WASHINGTON • The US House of Representatives' centre of power took a seat towards the back of the chamber on Wednesday. Her golden mace brooch, symbol of the House and the Speaker's authority, glinted.
And when it was time to vote, House Speaker Nancy Pelosi ascended the Speaker's chair and presided over President Donald Trump's impeachment, shooting jubilant Democrats a forbidding look to stop them from clapping.
Ms Pelosi, 79, second in line to the presidency, ended the day with uncharacteristic uncertainty, repeatedly refusing to say when - or whether - the House will send the articles to the Senate for trial.
She told reporters "we'll see" whether the Senate announces terms she considers fair.
Like it or not, Ms Pelosi's role leading Mr Trump's impeachment will dramatically shape her legacy after more than 30 years in Congress.
The House voted mostly along party lines on Wednesday night, making Mr Trump only the third president formally charged in American history.
That is Ms Pelosi's to keep.
"Today, as Speaker of the House, I solemnly and sadly open the debate on the impeachment of the President of the United States,"she said.
She spent much of the day within a few steps of the cloakroom door, away from better-lit seats where the managers and members were debating impeachment.
During the debate, Democrats characterised Mr Trump's impeachment as an urgent action to stop a corrupt president, whose misdeeds had unfolded in plain view, from damaging the country any further.
"Over the course of the last three months, we have found incontrovertible evidence that President Trump abused his power by pressuring the newly elected President of Ukraine to announce an investigation into President Trump's political rival," said Representative Adam Schiff, the House Intelligence Committee chairman, who led the impeachment inquiry.
"The President and his men plot on," Mr Schiff said. "The danger persists. The risk is real. Our democracy is at peril."
Some Democrats drew from history, the founders and their own experiences, as minorities, women and some immigrants to the US spoke of seeking to honour their oath of office to uphold the Constitution.
Representative Lou Correa of California spoke in Spanish, asking God to unite the nation.
Mr Hakeem Jeffries of New York said: "In America, no one is above the law."
Ms Pelosi had earlier resisted impeachment until a whistle-blower's report revealed Mr Trump's pressure on Ukraine to investigate his political rivals. That, she said, the House could not ignore. But neither would they celebrate it.
"It is tragic that the President's reckless actions make impeachment necessary.
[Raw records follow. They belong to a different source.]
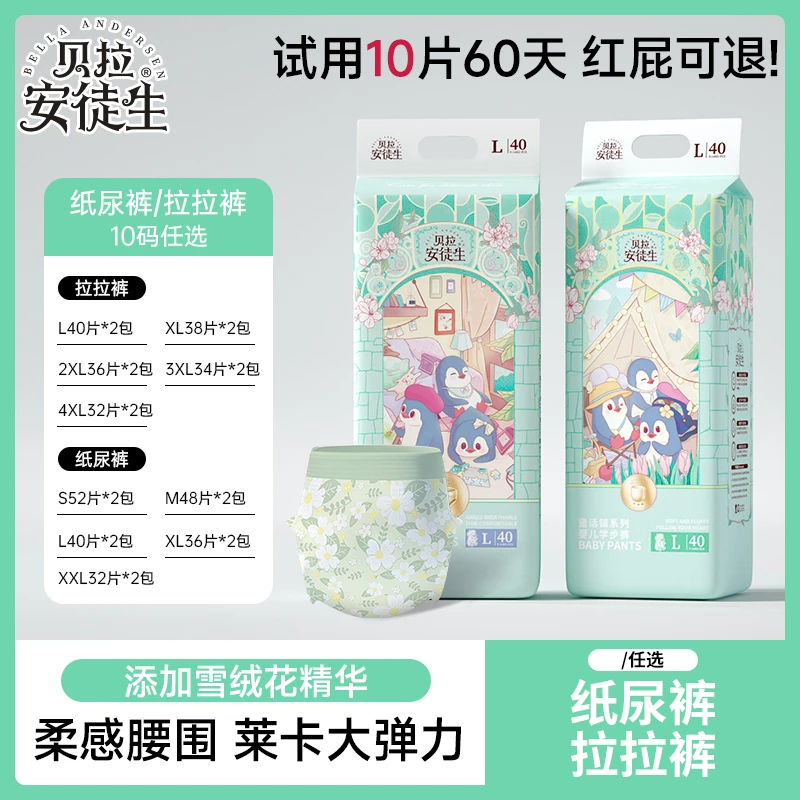 亲肤拉拉婴幼儿纸尿裤尿不湿柔软高腰透气新生儿亲肤婴儿纸尿裤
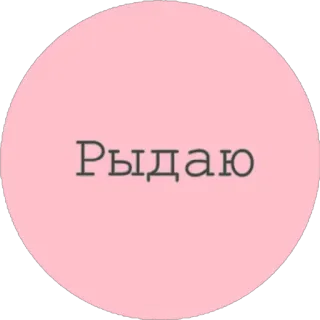 😭 Рыдаю 泣く, ピンク, ロシア語, テキスト, 悲しい telegram sticker
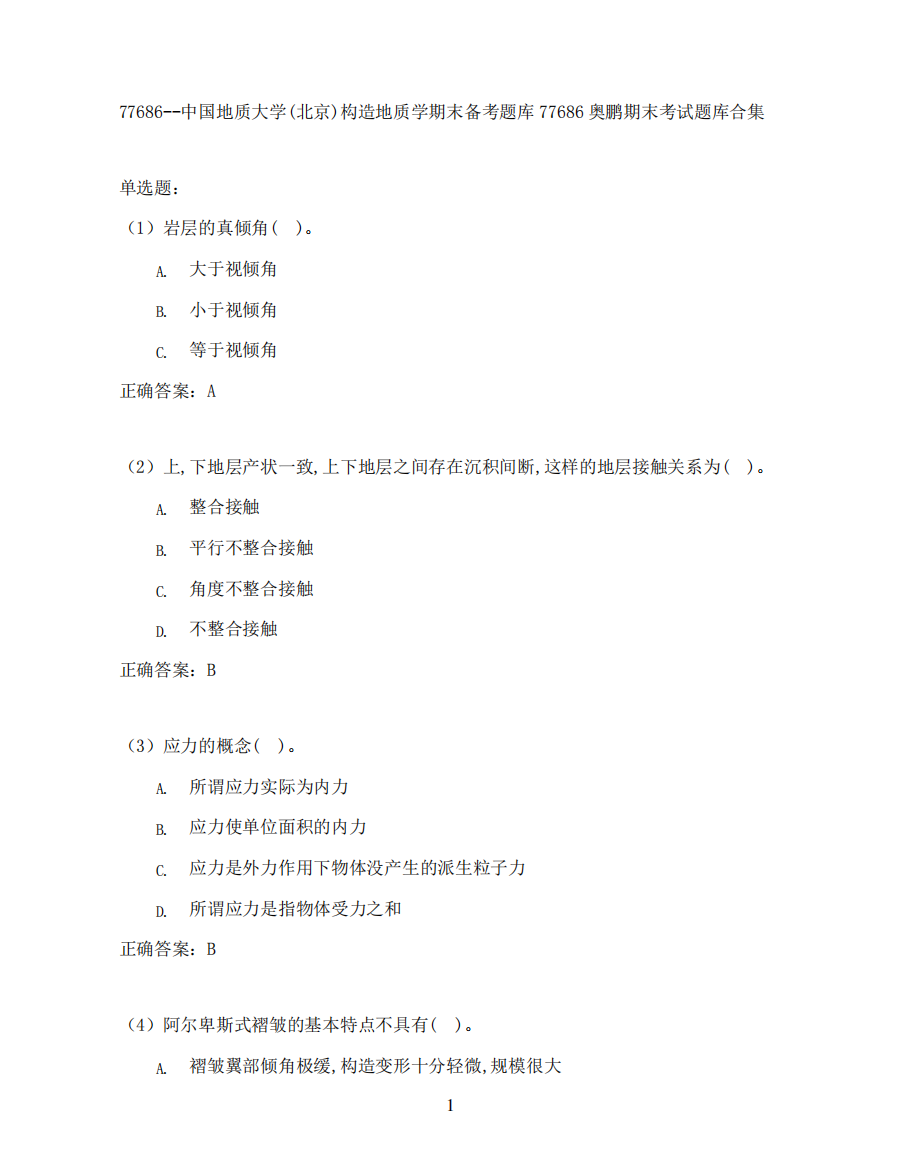 中国地质大学(北京)构造地质学期末考试高分题库全集含答案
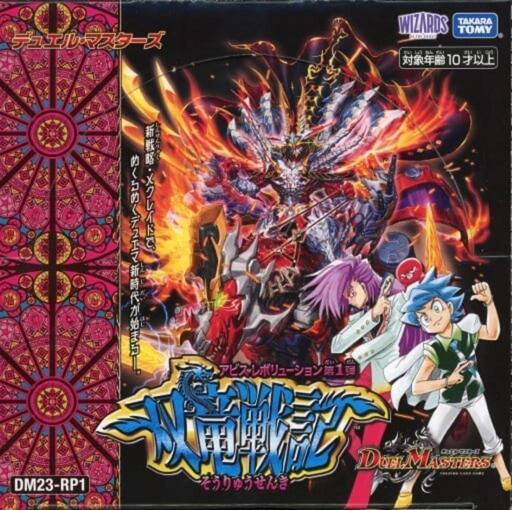 デュエルマスターズ双龍戦記（1BOX）未開封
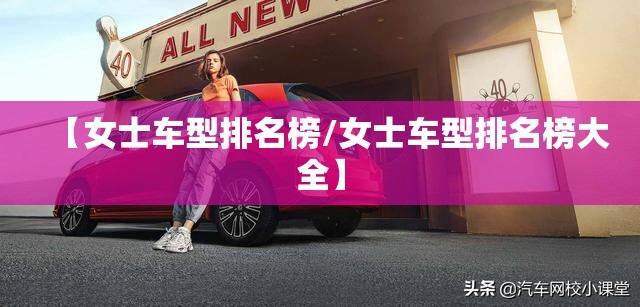 【女士车型排名榜/女士车型排名榜大全】 【女士车型排名榜/女士车型排名榜大全】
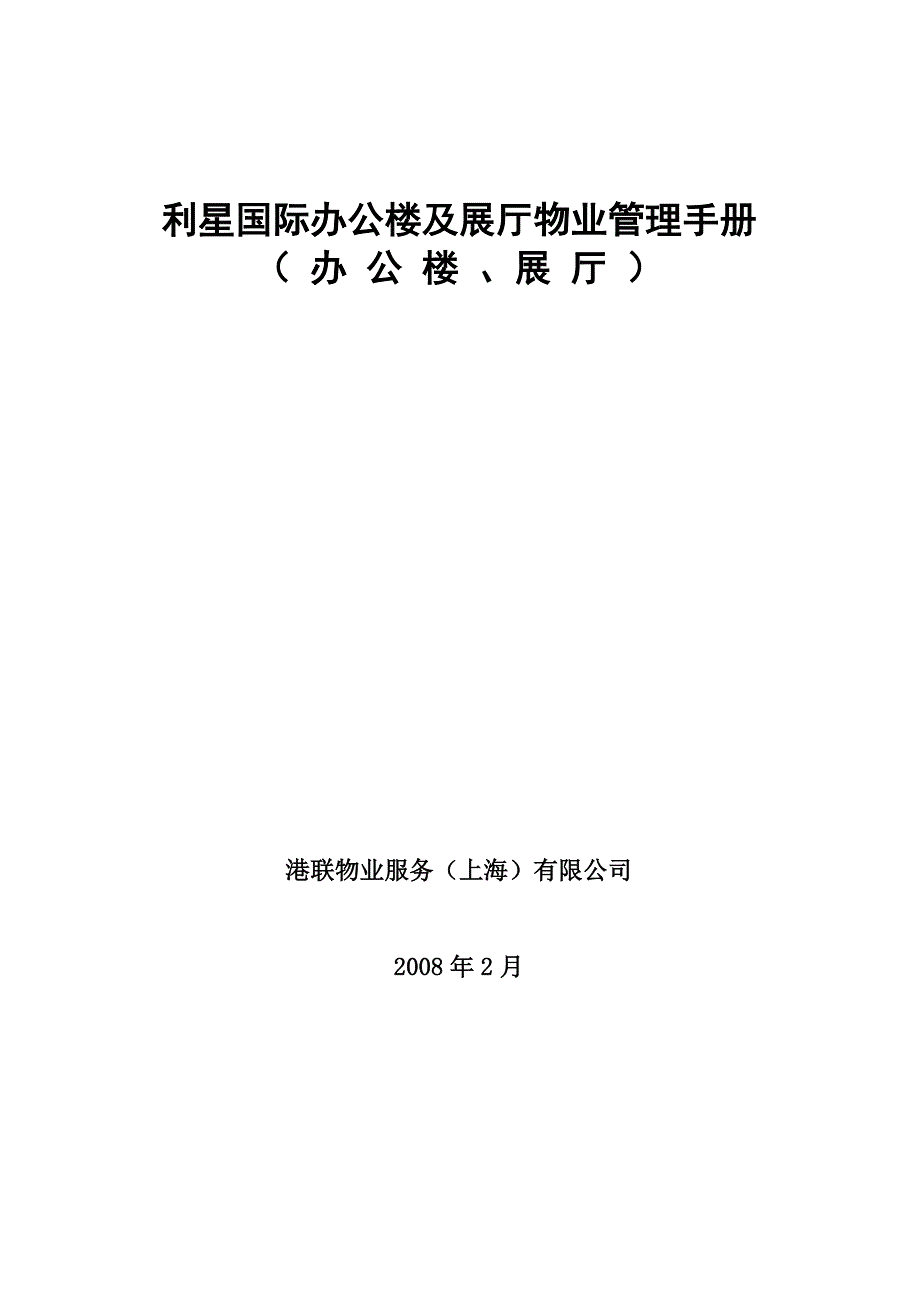 《精编》某国际办公楼与厅物业管理手册_第1页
He gave us no choice," Ms Pelosi, clad in black, said from the well of the House.
Still, not all Democrats were on board with impeachment.
Voting was conducted manually with ballots, to mark the moment.
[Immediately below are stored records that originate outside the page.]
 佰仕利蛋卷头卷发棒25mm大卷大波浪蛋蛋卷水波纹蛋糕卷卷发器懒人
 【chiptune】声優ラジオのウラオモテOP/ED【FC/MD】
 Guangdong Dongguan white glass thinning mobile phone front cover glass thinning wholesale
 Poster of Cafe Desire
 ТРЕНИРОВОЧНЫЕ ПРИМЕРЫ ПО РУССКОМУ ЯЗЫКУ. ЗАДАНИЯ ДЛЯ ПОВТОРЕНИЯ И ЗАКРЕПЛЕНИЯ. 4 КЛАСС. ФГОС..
On the first article, abuse of power, two Democrats, Mr Jeff Van Drew of New Jersey, who is considering switching parties to become a Republican, and Mr Collin Peterson of Minnesota voted against impeaching Mr Trump.
On the second article, obstruction, those two and freshman Representative Jared Golden of Maine voted against it.
Democratic Representative Tulsi Gabbard of Hawaii, who is running for president, voted "present" on both.
Still, Mr Trump, insists he is the victim of Democrats who have wanted to impeach him from the start.
He weighed in on Ms Pelosi's legacy, too, predicting on Twitter that she will go down as history's "worst Speaker".
In a letter released on the eve of voting, he said Ms Pelosi "is after the entire Republican Party".